Two months ago, the yield curve ‘inversion’ was one of the most cited data points for recession worries. And for good reason – sustained yield curve inversions have preceded nearly every recession in the post-World War II era. Considering that pockets of U.S. macroeconomic data were showing weakness around the same time as the inversion, the yield curve played perfectly into negative sentiment building around the current economic expansion.
That was summer. Today, the yield curve has turned positive again, after what ultimately amounted to a relatively brief inversion. In the charts below, a yield curve inverts when the blue line falls below zero, which you can see occurred in the summer and early fall months of this year. Today, the yield on the 10-year U.S. Treasury bond is higher than the 3-month and 2-year U.S. Treasury bonds (depending on your preferred measure for the yield curve), creating a slightly positive – but essentially flat – yield curve.
Yield Curve as Measured by 10-Year U.S. Treasury Minus 3-Month US Treasury
Source: Federal Reserve Bank of St. Louis1
Yield Curve as Measured by 10-Year US Treasury Minus 2-Year US Treasury
Source: Federal Reserve Bank of St. Louis2
Now that the yield curve has turned positive again, one would think that the recession narrative would ease up a bit, giving way to more positive readings on economic growth. But that hasn’t been the case – as far as I can tell, the ‘wall of worry’ has gotten even bigger. I would argue this is good news for stocks, for three reasons.

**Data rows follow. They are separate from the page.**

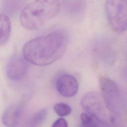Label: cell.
<instances>
[{
	"label": "cell",
	"instance_id": "1",
	"mask_svg": "<svg viewBox=\"0 0 127 127\" xmlns=\"http://www.w3.org/2000/svg\"><path fill=\"white\" fill-rule=\"evenodd\" d=\"M67 37L61 31H55L33 38L23 46V57L37 66H46L60 59L65 52Z\"/></svg>",
	"mask_w": 127,
	"mask_h": 127
},
{
	"label": "cell",
	"instance_id": "2",
	"mask_svg": "<svg viewBox=\"0 0 127 127\" xmlns=\"http://www.w3.org/2000/svg\"><path fill=\"white\" fill-rule=\"evenodd\" d=\"M58 0H34L27 4L21 10L20 21L22 26L29 30L42 27L53 18L60 10Z\"/></svg>",
	"mask_w": 127,
	"mask_h": 127
},
{
	"label": "cell",
	"instance_id": "3",
	"mask_svg": "<svg viewBox=\"0 0 127 127\" xmlns=\"http://www.w3.org/2000/svg\"><path fill=\"white\" fill-rule=\"evenodd\" d=\"M101 96L105 106L115 115L121 114L124 108V101L120 87L112 79L107 77L99 79Z\"/></svg>",
	"mask_w": 127,
	"mask_h": 127
},
{
	"label": "cell",
	"instance_id": "4",
	"mask_svg": "<svg viewBox=\"0 0 127 127\" xmlns=\"http://www.w3.org/2000/svg\"><path fill=\"white\" fill-rule=\"evenodd\" d=\"M105 10L109 24L113 30L117 32L127 30V0H107Z\"/></svg>",
	"mask_w": 127,
	"mask_h": 127
},
{
	"label": "cell",
	"instance_id": "5",
	"mask_svg": "<svg viewBox=\"0 0 127 127\" xmlns=\"http://www.w3.org/2000/svg\"><path fill=\"white\" fill-rule=\"evenodd\" d=\"M28 64L24 57L19 55L13 56L8 61L6 67V75L12 80L22 79L28 70Z\"/></svg>",
	"mask_w": 127,
	"mask_h": 127
},
{
	"label": "cell",
	"instance_id": "6",
	"mask_svg": "<svg viewBox=\"0 0 127 127\" xmlns=\"http://www.w3.org/2000/svg\"><path fill=\"white\" fill-rule=\"evenodd\" d=\"M101 95L97 92H90L84 95L81 100V106L85 112L100 119L104 109V102Z\"/></svg>",
	"mask_w": 127,
	"mask_h": 127
},
{
	"label": "cell",
	"instance_id": "7",
	"mask_svg": "<svg viewBox=\"0 0 127 127\" xmlns=\"http://www.w3.org/2000/svg\"><path fill=\"white\" fill-rule=\"evenodd\" d=\"M58 92L65 97H71L76 94L79 88L77 79L72 75L63 74L57 79L56 83Z\"/></svg>",
	"mask_w": 127,
	"mask_h": 127
},
{
	"label": "cell",
	"instance_id": "8",
	"mask_svg": "<svg viewBox=\"0 0 127 127\" xmlns=\"http://www.w3.org/2000/svg\"><path fill=\"white\" fill-rule=\"evenodd\" d=\"M22 113V107L19 105L8 107L3 112L2 122L7 127H14L18 124Z\"/></svg>",
	"mask_w": 127,
	"mask_h": 127
},
{
	"label": "cell",
	"instance_id": "9",
	"mask_svg": "<svg viewBox=\"0 0 127 127\" xmlns=\"http://www.w3.org/2000/svg\"><path fill=\"white\" fill-rule=\"evenodd\" d=\"M0 45L5 44L10 36L11 30V24L7 15L3 13H0Z\"/></svg>",
	"mask_w": 127,
	"mask_h": 127
},
{
	"label": "cell",
	"instance_id": "10",
	"mask_svg": "<svg viewBox=\"0 0 127 127\" xmlns=\"http://www.w3.org/2000/svg\"><path fill=\"white\" fill-rule=\"evenodd\" d=\"M81 123L79 127H99L102 119L84 112L80 115Z\"/></svg>",
	"mask_w": 127,
	"mask_h": 127
},
{
	"label": "cell",
	"instance_id": "11",
	"mask_svg": "<svg viewBox=\"0 0 127 127\" xmlns=\"http://www.w3.org/2000/svg\"><path fill=\"white\" fill-rule=\"evenodd\" d=\"M46 116L47 110L46 109H42L36 112L30 119V127H39L45 121Z\"/></svg>",
	"mask_w": 127,
	"mask_h": 127
},
{
	"label": "cell",
	"instance_id": "12",
	"mask_svg": "<svg viewBox=\"0 0 127 127\" xmlns=\"http://www.w3.org/2000/svg\"><path fill=\"white\" fill-rule=\"evenodd\" d=\"M54 110L59 117H65L71 112V108L69 105L64 103H58L54 105Z\"/></svg>",
	"mask_w": 127,
	"mask_h": 127
},
{
	"label": "cell",
	"instance_id": "13",
	"mask_svg": "<svg viewBox=\"0 0 127 127\" xmlns=\"http://www.w3.org/2000/svg\"><path fill=\"white\" fill-rule=\"evenodd\" d=\"M51 127H68L66 121L63 118L56 120L52 124Z\"/></svg>",
	"mask_w": 127,
	"mask_h": 127
},
{
	"label": "cell",
	"instance_id": "14",
	"mask_svg": "<svg viewBox=\"0 0 127 127\" xmlns=\"http://www.w3.org/2000/svg\"><path fill=\"white\" fill-rule=\"evenodd\" d=\"M99 127H111L108 123H107L106 122L102 120L100 123Z\"/></svg>",
	"mask_w": 127,
	"mask_h": 127
}]
</instances>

For one, it was not very well disseminated that while yield curve inversions almost always precede recessions, it does not necessarily happen right away. Recessions triggered by the inversion of the yield curve don’t, on average, materialize until 22 months after the event, and during that time, the S&P 500 has tended to rally. In the post-World War II era, on average, the S&P 500 has rallied more than 15% in the 18 months following a yield curve inversion.4
The second reason is that we have not seen anywhere near the deterioration in the labor (jobs) or credit markets that we have seen historically with yield curve inversions. Lending growth at banks remains positive and net interest margins are higher than what the yield curve implies. The rates banks are charging on mortgages, credit cards, and business loans are materially higher than the yields on the 10- and 30-year U.S. Treasury bond.3
Finally, it is important to take note when positive economic developments are largely ignored. When the yield curve inverted over the summer, it grabbed headlines and fueled recession chatter on a near-daily basis. But when the yield curve turned positive – which should have brought relief to the markets that a recession fear faded – it was largely tuned out by most pundits and the press. When pessimism rules the day, expectations are often lowered too far and recession risks get priced-in – giving way for underappreciated economic positives to ultimately drive stock prices higher, in my view.
Bottom Line for Investors
In my view, we’re in an environment where even the slightest bit of negative news adds to the “wall of worry,” but positive news is largely ignored. The yield curve in 2019 offers a perfect example of how this plays out: A yield curve inversion happens over the summer and signals forthcoming recession, followed by the yield curve turning back to the positive a few months later and receiving no air time.
The stock market is ultimately driven by expectations versus reality, in my view, and when expectations are low and falling – but the reality points to economic growth (even if middling) – I think the positive surprises along the way are what lead to higher prices.